A mon avis, les hôpitaux ne devraient contracter une assurance responsabilité civile que pour des montants de dommages importants. Dans les cas où il s'agit de moins d'argent, ils devraient tendre la main à un accord rapide. En contrepartie, les hôpitaux économisent les frais de justice et les primes peuvent épargner aux patients des procédures épuisantes et donner des informations plus transparentes sur ce qui a conduit à des complications.
Dans votre livre «Entre inquiétude, espoir et confiance», vous mentionnez une étude selon laquelle les personnes en établissements spécialisés reçoivent une quantité inquiétante de médicaments...
Je viens de lire des rapports récents de spécialistes sur le contrôle d'une maison de repos.
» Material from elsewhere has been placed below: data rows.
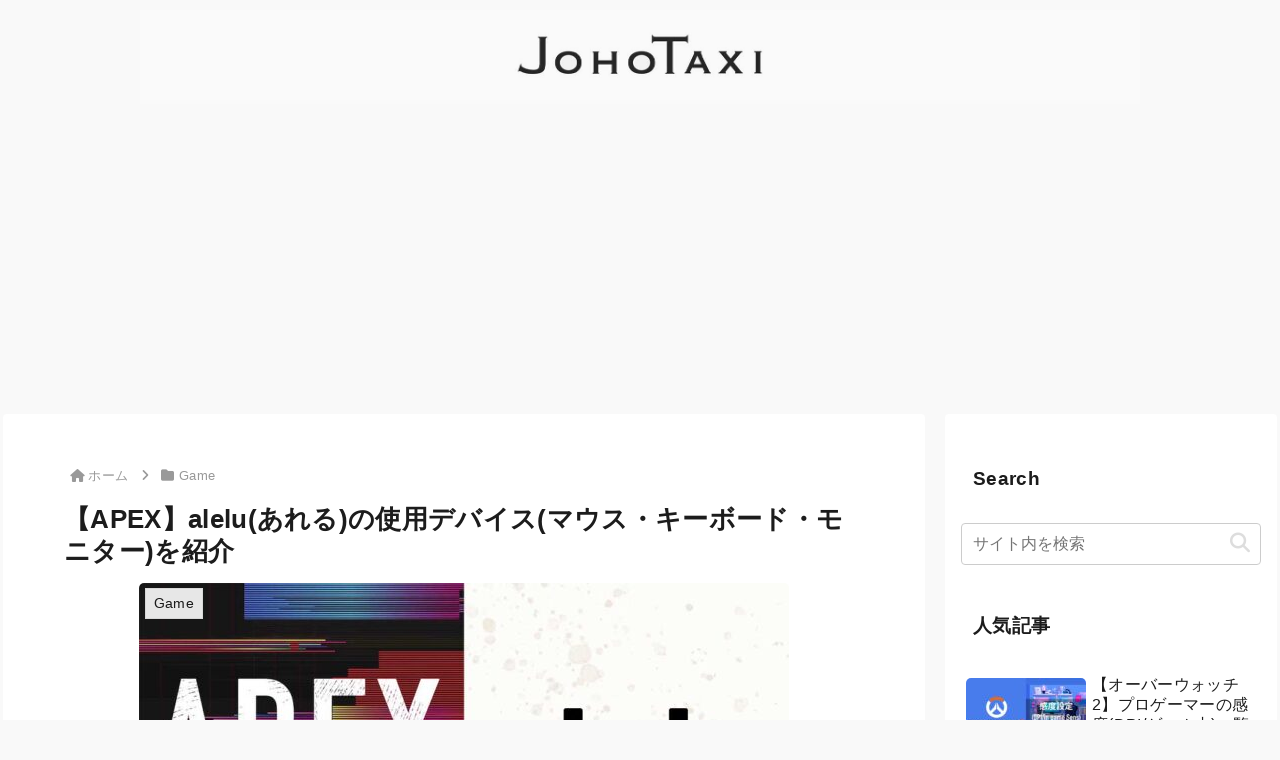

--- FILE ---
content_type: text/html; charset=utf-8
request_url: https://www.google.com/recaptcha/api2/aframe
body_size: 266
content:
<!DOCTYPE HTML><html><head><meta http-equiv="content-type" content="text/html; charset=UTF-8"></head><body><script nonce="4nteGEn-mKE9VXg1ErJy6A">/** Anti-fraud and anti-abuse applications only. See google.com/recaptcha */ try{var clients={'sodar':'https://pagead2.googlesyndication.com/pagead/sodar?'};window.addEventListener("message",function(a){try{if(a.source===window.parent){var b=JSON.parse(a.data);var c=clients[b['id']];if(c){var d=document.createElement('img');d.src=c+b['params']+'&rc='+(localStorage.getItem("rc::a")?sessionStorage.getItem("rc::b"):"");window.document.body.appendChild(d);sessionStorage.setItem("rc::e",parseInt(sessionStorage.getItem("rc::e")||0)+1);localStorage.setItem("rc::h",'1771890082448');}}}catch(b){}});window.parent.postMessage("_grecaptcha_ready", "*");}catch(b){}</script></body></html>

--- FILE ---
content_type: application/javascript; charset=utf-8;
request_url: https://dalc.valuecommerce.com/app3?p=887144303&_s=https%3A%2F%2Fjohotaxi.com%2Fapex-alelu-devices%2F&vf=iVBORw0KGgoAAAANSUhEUgAAAAMAAAADCAYAAABWKLW%2FAAAAMElEQVQYV2NkFGP4n9H2lME8RYmBce1aof9G73kYtN89YWDcyNX1P%2BpZA4OrwDcGAA2uDo5FFR6qAAAAAElFTkSuQmCC
body_size: 4497
content:
vc_linkswitch_callback({"t":"699ce5a1","r":"aZzloQADEAwS35weCooERAqKC5aghw","ub":"aZzloAAHra0S35weCooCsQqKC%2FAKUA%3D%3D","vcid":"VIJXcmv8KI63xb791b8d8hob7MgzEeyFUf6iaLEa6XF06dvNNOG5J3DE77AbBk3t","vcpub":"0.200716","hotels.com":{"a":"2518280","m":"2506163","g":"59a6d0f7b5","sp":"rffrid%3Daff.hcom.JP.014.000.VCSphone"},"www2.mouse-jp.co.jp":{"a":"2855198","m":"3547822","g":"d6e3d5408c"},"shopping.yahoo.co.jp":{"a":"2840499","m":"2201292","g":"00b4ef8c8c"},"www.ikyu.com":{"a":"2675907","m":"221","g":"2d45803d88"},"app-external-test-pc.staging.furunavi.com":{"a":"2773224","m":"3267352","g":"b71b30ded8","sp":"utm_source%3Dvc%26utm_medium%3Daffiliate%26utm_campaign%3Dproduct_detail"},"approach.yahoo.co.jp":{"a":"2840499","m":"2201292","g":"00b4ef8c8c"},"shop.elecom.co.jp":{"a":"2423127","m":"2505544","g":"761d0f2b8c"},"www3.lenovo.com":{"a":"2680394","m":"218","g":"38d4f1eaa9","sp":"cid%3Djp%3Aaffiliate%3Adsry7f"},"service.expedia.co.jp":{"a":"2438503","m":"2382533","g":"810900b5d0","sp":"eapid%3D0-28%26affcid%3Djp.network.valuecommerce.general_mylink."},"af-mark.jp":{"a":"2491929","m":"2784542","g":"c2b9a99c8c"},"app.furunavi.jp":{"a":"2773224","m":"3267352","g":"b71b30ded8","sp":"utm_source%3Dvc%26utm_medium%3Daffiliate%26utm_campaign%3Dproduct_detail"},"studious.co.jp":{"a":"2914550","m":"3736054","g":"35f9690e8c"},"welove.expedia.co.jp":{"a":"2438503","m":"2382533","g":"810900b5d0","sp":"eapid%3D0-28%26affcid%3Djp.network.valuecommerce.general_mylink."},"l":4,"p":887144303,"www.matsukiyo.co.jp/store/online":{"a":"2494620","m":"2758189","g":"fe48e1478c"},"lp.ankerjapan.com":{"a":"2811827","m":"3397687","g":"84f715798c"},"s":3596132,"www.lenovo.com":{"a":"2680394","m":"218","g":"38d4f1eaa9","sp":"cid%3Djp%3Aaffiliate%3Adsry7f"},"fcf.furunavi.jp":{"a":"2773224","m":"3267352","g":"b71b30ded8","sp":"utm_source%3Dvc%26utm_medium%3Daffiliate%26utm_campaign%3Dproduct_detail"},"shop.adidas.jp":{"a":"2913075","m":"2800242","g":"74139997d5","sp":"utm_source%3Dvaluecommerce%26utm_medium%3Dpps%26utm_campaign%3DMylink"},"rikunabi-next.yahoo.co.jp":{"a":"2491929","m":"2784542","g":"c2b9a99c8c"},"qoo10.jp":{"a":"2858864","m":"3560897","g":"6e1371d28c"},"mouse-jp.co.jp":{"a":"2855198","m":"3547822","g":"d6e3d5408c"},"mini-shopping.yahoo.co.jp":{"a":"2840499","m":"2201292","g":"00b4ef8c8c"},"furunavi.jp":{"a":"2773224","m":"3267352","g":"b71b30ded8","sp":"utm_source%3Dvc%26utm_medium%3Daffiliate%26utm_campaign%3Dproduct_detail"},"g-tune.jp":{"a":"2855198","m":"3547822","g":"d6e3d5408c"},"shopping.geocities.jp":{"a":"2840499","m":"2201292","g":"00b4ef8c8c"},"www.ankerjapan.com":{"a":"2811827","m":"3397687","g":"84f715798c"},"www.expedia.co.jp":{"a":"2438503","m":"2382533","g":"810900b5d0","sp":"eapid%3D0-28%26affcid%3Djp.network.valuecommerce.general_mylink."},"mbhshop.elecom.co.jp":{"a":"2423127","m":"2505544","g":"761d0f2b8c"},"www.stormst.com":{"a":"2485736","m":"614","g":"7b14cb0b88"},"www.adidas.jp":{"a":"2913075","m":"2800242","g":"74139997d5","sp":"utm_source%3Dvaluecommerce%26utm_medium%3Dpps%26utm_campaign%3DMylink"},"www.matsukiyo.co.jp":{"a":"2494620","m":"2758189","g":"fe48e1478c"},"paypaystep.yahoo.co.jp":{"a":"2840499","m":"2201292","g":"00b4ef8c8c"},"www.netmile.co.jp":{"a":"2438503","m":"2382533","g":"810900b5d0","sp":"eapid%3D0-28%26affcid%3Djp.network.valuecommerce.general_mylink."},"www.frontier-direct.jp":{"a":"2748511","m":"3274554","g":"34e3d0cf8c"},"adidas.jp":{"a":"2913075","m":"2800242","g":"74139997d5","sp":"utm_source%3Dvaluecommerce%26utm_medium%3Dpps%26utm_campaign%3DMylink"},"next.rikunabi.com":{"a":"2491929","m":"2784542","g":"c2b9a99c8c"},"paypaymall.yahoo.co.jp":{"a":"2840499","m":"2201292","g":"00b4ef8c8c"},"bit.ly":{"a":"2773224","m":"3267352","g":"b71b30ded8","sp":"utm_source%3Dvc%26utm_medium%3Daffiliate%26utm_campaign%3Dproduct_detail"},"external-test-pc.staging.furunavi.com":{"a":"2773224","m":"3267352","g":"b71b30ded8","sp":"utm_source%3Dvc%26utm_medium%3Daffiliate%26utm_campaign%3Dproduct_detail"},"testshop.adidas.jp":{"a":"2913075","m":"2800242","g":"74139997d5","sp":"utm_source%3Dvaluecommerce%26utm_medium%3Dpps%26utm_campaign%3DMylink"},"beauty.hotpepper.jp":{"a":"2760766","m":"2371481","g":"f30be65d8c"},"previewshop.adidas.jp":{"a":"2913075","m":"2800242","g":"74139997d5","sp":"utm_source%3Dvaluecommerce%26utm_medium%3Dpps%26utm_campaign%3DMylink"},"shopap.lenovo.com":{"a":"2680394","m":"218","g":"38d4f1eaa9","sp":"cid%3Djp%3Aaffiliate%3Adsry7f"},"jalan.net":{"a":"2513343","m":"2130725","g":"36d6d2c38c"},"www.matsukiyococokara-online.com":{"a":"2494620","m":"2758189","g":"fe48e1478c"}})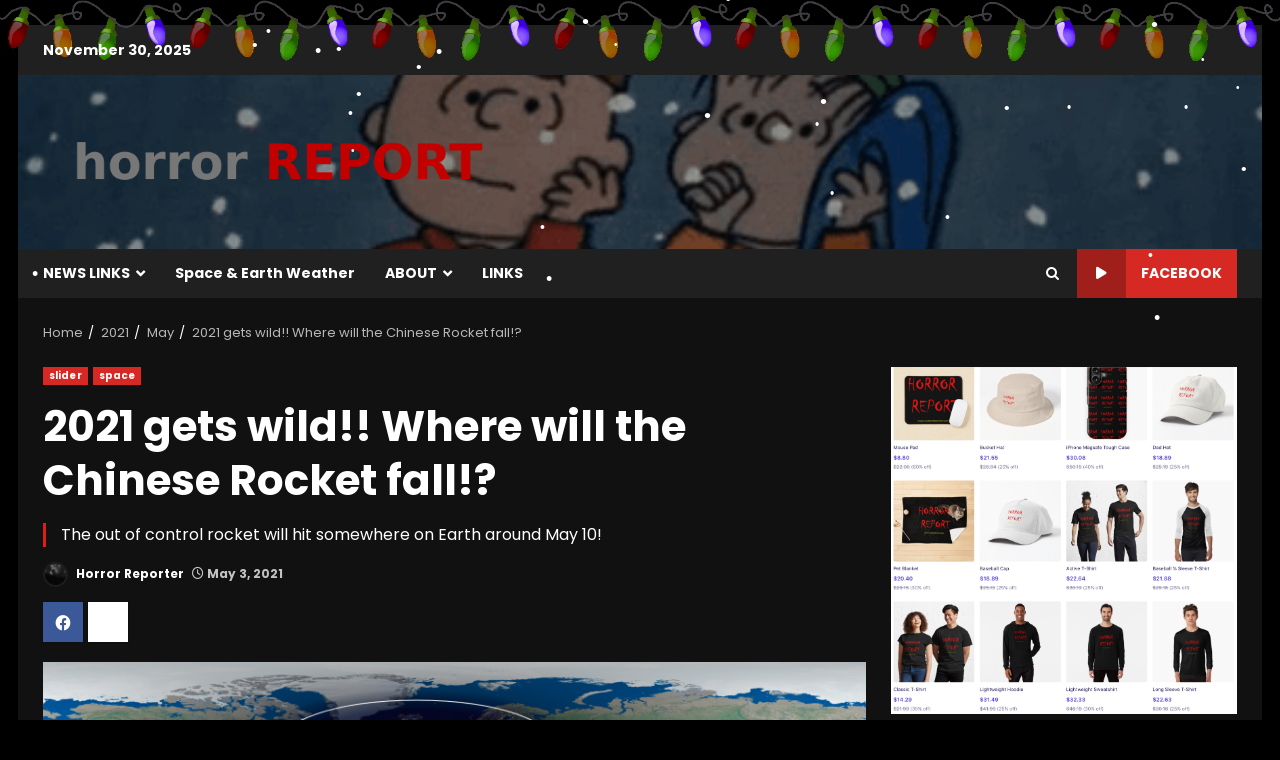

--- FILE ---
content_type: text/html; charset=utf-8
request_url: https://www.google.com/recaptcha/api2/aframe
body_size: 266
content:
<!DOCTYPE HTML><html><head><meta http-equiv="content-type" content="text/html; charset=UTF-8"></head><body><script nonce="GMetdaY2BeJp7QcvsGYsWw">/** Anti-fraud and anti-abuse applications only. See google.com/recaptcha */ try{var clients={'sodar':'https://pagead2.googlesyndication.com/pagead/sodar?'};window.addEventListener("message",function(a){try{if(a.source===window.parent){var b=JSON.parse(a.data);var c=clients[b['id']];if(c){var d=document.createElement('img');d.src=c+b['params']+'&rc='+(localStorage.getItem("rc::a")?sessionStorage.getItem("rc::b"):"");window.document.body.appendChild(d);sessionStorage.setItem("rc::e",parseInt(sessionStorage.getItem("rc::e")||0)+1);localStorage.setItem("rc::h",'1764502936907');}}}catch(b){}});window.parent.postMessage("_grecaptcha_ready", "*");}catch(b){}</script></body></html>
Tous les résidents y ont reçu dix à quatorze substances actives différentes par jour, parce que le médecin de l'établissement et le médecin spécialiste ne se sont pas concertés. Il faut s'imaginer cela. Il est dangereux de prendre de nombreux médicaments en même temps en raison des interactions.
Comment les proches peuvent-ils accompagner les patients?
En général, il faut s'informer le mieux possible, toujours garder un esprit critique et demander un deuxième avis en cas de doute. Il peut être utile d'emmener quelqu'un à l'entretien thérapeutique avant les opérations importantes et prendre suffisamment de temps pour réfléchir à la question de savoir si l'on accepte l'intervention. Pour prendre cette décision, il faut poser des questions: Y a-t-il plusieurs possibilités? Quels sont les avantages et les inconvénients? Que se passera-t-il si je n'interviens pas?